● **PROBLEM DESCRIPTION**: Starting with the first line below, extract each line through the one that contains "Partial View Of", inclusive, excluding pictures.

● **LISTED ENTRIES**:
————
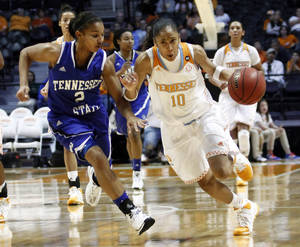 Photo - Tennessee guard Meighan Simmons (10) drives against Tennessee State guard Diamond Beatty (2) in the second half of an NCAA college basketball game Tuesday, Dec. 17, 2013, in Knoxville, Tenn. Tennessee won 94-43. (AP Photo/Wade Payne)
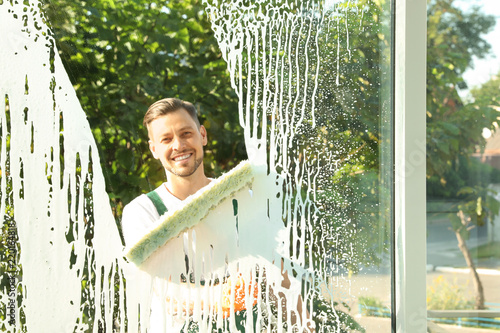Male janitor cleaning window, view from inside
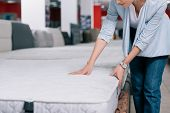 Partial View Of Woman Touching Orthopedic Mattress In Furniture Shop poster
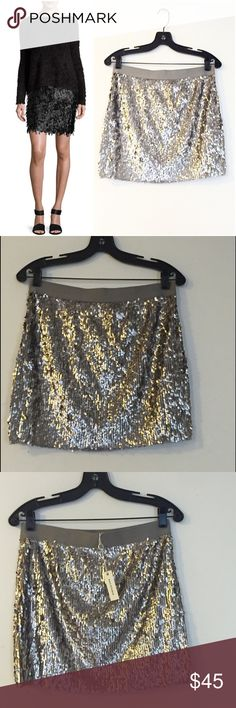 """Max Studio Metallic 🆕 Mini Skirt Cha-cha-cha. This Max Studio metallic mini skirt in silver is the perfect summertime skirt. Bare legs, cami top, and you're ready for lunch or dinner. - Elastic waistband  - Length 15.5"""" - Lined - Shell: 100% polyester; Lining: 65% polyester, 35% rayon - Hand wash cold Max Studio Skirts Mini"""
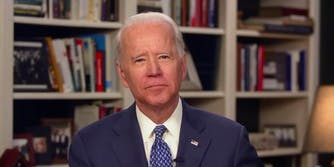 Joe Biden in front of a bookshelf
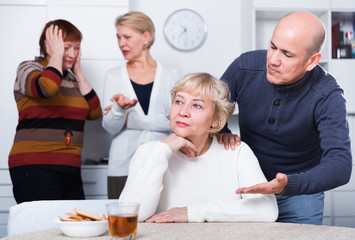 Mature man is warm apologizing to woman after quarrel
————
● **SOLVED EXERCISE**:
 Photo - Tennessee guard Meighan Simmons (10) drives against Tennessee State guard Diamond Beatty (2) in the second half of an NCAA college basketball game Tuesday, Dec. 17, 2013, in Knoxville, Tenn. Tennessee won 94-43. (AP Photo/Wade Payne)
Male janitor cleaning window, view from inside
 Partial View Of Woman Touching Orthopedic Mattress In Furniture Shop poster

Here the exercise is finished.